PFF just released its Tech Agenda 2007 -- "[ten] recommendations designed to assist policy makers in Congress, the agencies and the states in addressing . . . prominent policy challenges":
1. Renew fundamental reforms of communications regulations.
2. Leave network neutrality concerns to the market and antitrust.
3. Leave content business models and fair use to the market.
4. When addressing patents, take a first-principles approach to property and innovation.
5. Enact meaningful reform of archaic media ownerships laws and regulations that hinder media marketplace experimentation.
6. Pursue greater First Amendment parity among modern media providers by leveling the playing field in the direction of greater freedom for all operators / platforms.
7. Subject data security and privacy proposals to careful benefit-cost analysis, including full examination of consumer benefits from services and technologies affected by these proposals.

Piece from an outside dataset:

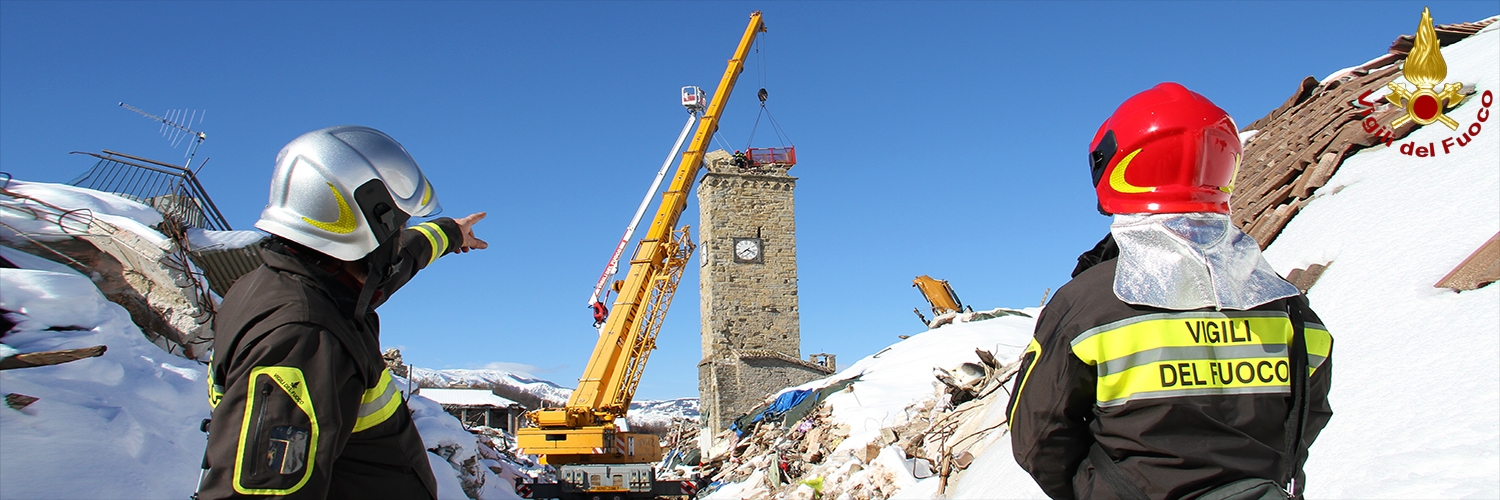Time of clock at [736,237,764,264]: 3:38
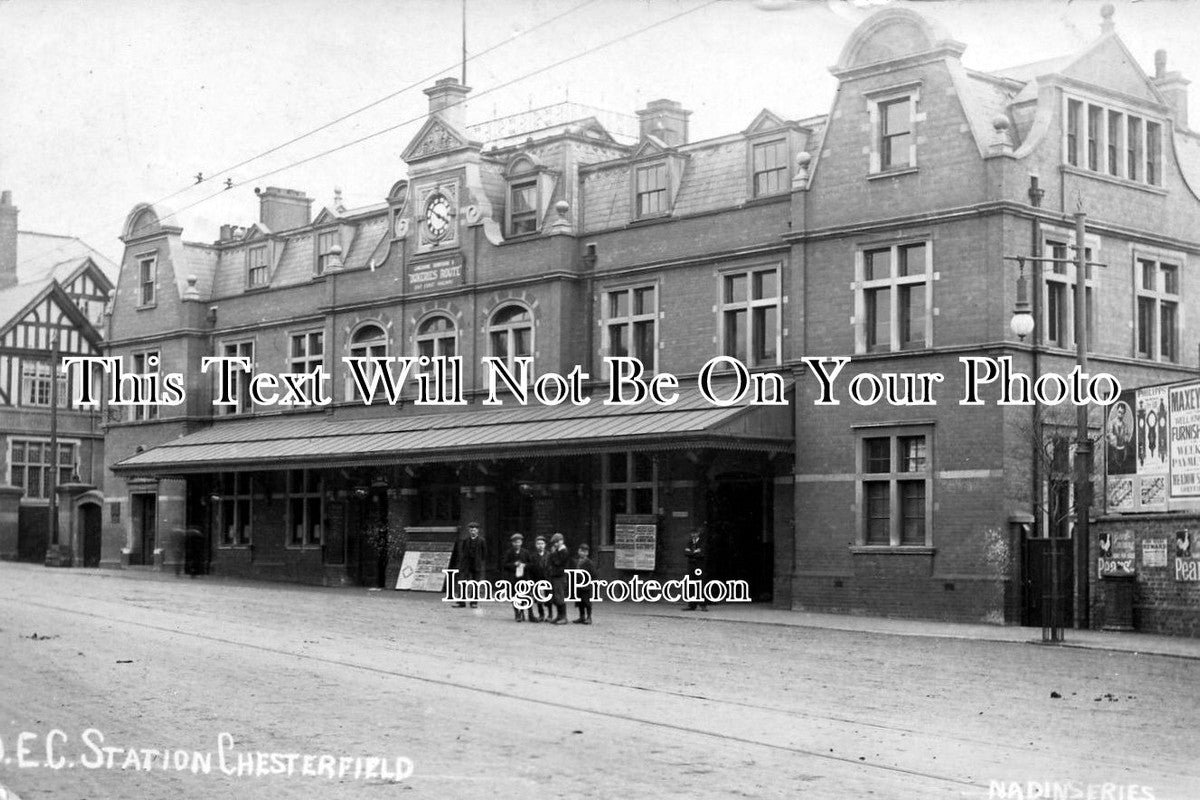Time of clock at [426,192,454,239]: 3:50
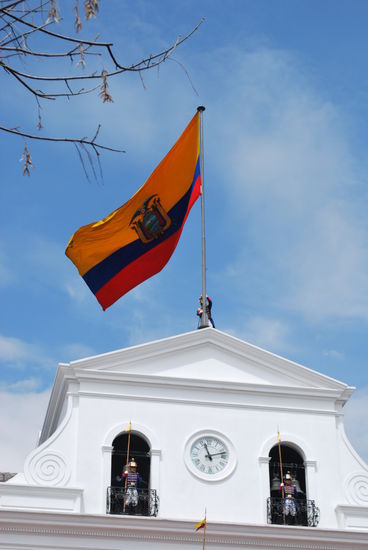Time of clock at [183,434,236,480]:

8. Promote pro-competitive, non-regulatory internet governance.
9. Avoid open-ended, intrusive data retention mandates.
10. Promote more efficient taxation of telecom services and Internet sales.
Each is accompanied by a one-para elaboration. The IP section:
3. Leave content business models and fair use to the market.
Congress should resist the urge to pass laws that interfere with markets for copyrighted goods. To create new content distribution business models, producers often use digital rights management technology to package or mark digital goods to exclude free riders, just as locks on doors are the “front line” in keeping out burglars. Over time, competition and consumer demand will shape what form any restrictions take. Creators have a strong incentive to circulate their work to a broad audience. Fair use has long been a “safety valve” in copyright, allowing the audience for a copyrighted work to copy, usually in part, when negotiating with the copyright owner would be impracticable. As technology reduces transaction costs, the scope of this area in which seeking permission is impractical shrinks, and the scope of fair use should shrink with it. Legislators should avoid regulations of this market based on technologies of the moment, or of the past.
4. When addressing patents, take a first-principles approach to property and innovation.
When examining reform of the U.S. patent system, Congress should remember that the system already works well for a significant number of companies. Therefore, the first rule of patent reform should be to do no harm, and focus on first principles of patents, namely the incentive to innovate and the protection of those innovations for a limited time. Modest litigation reform and better tools for patent examiners can significantly reduce patent conflicts without undermining the system. Congress should first do no harm.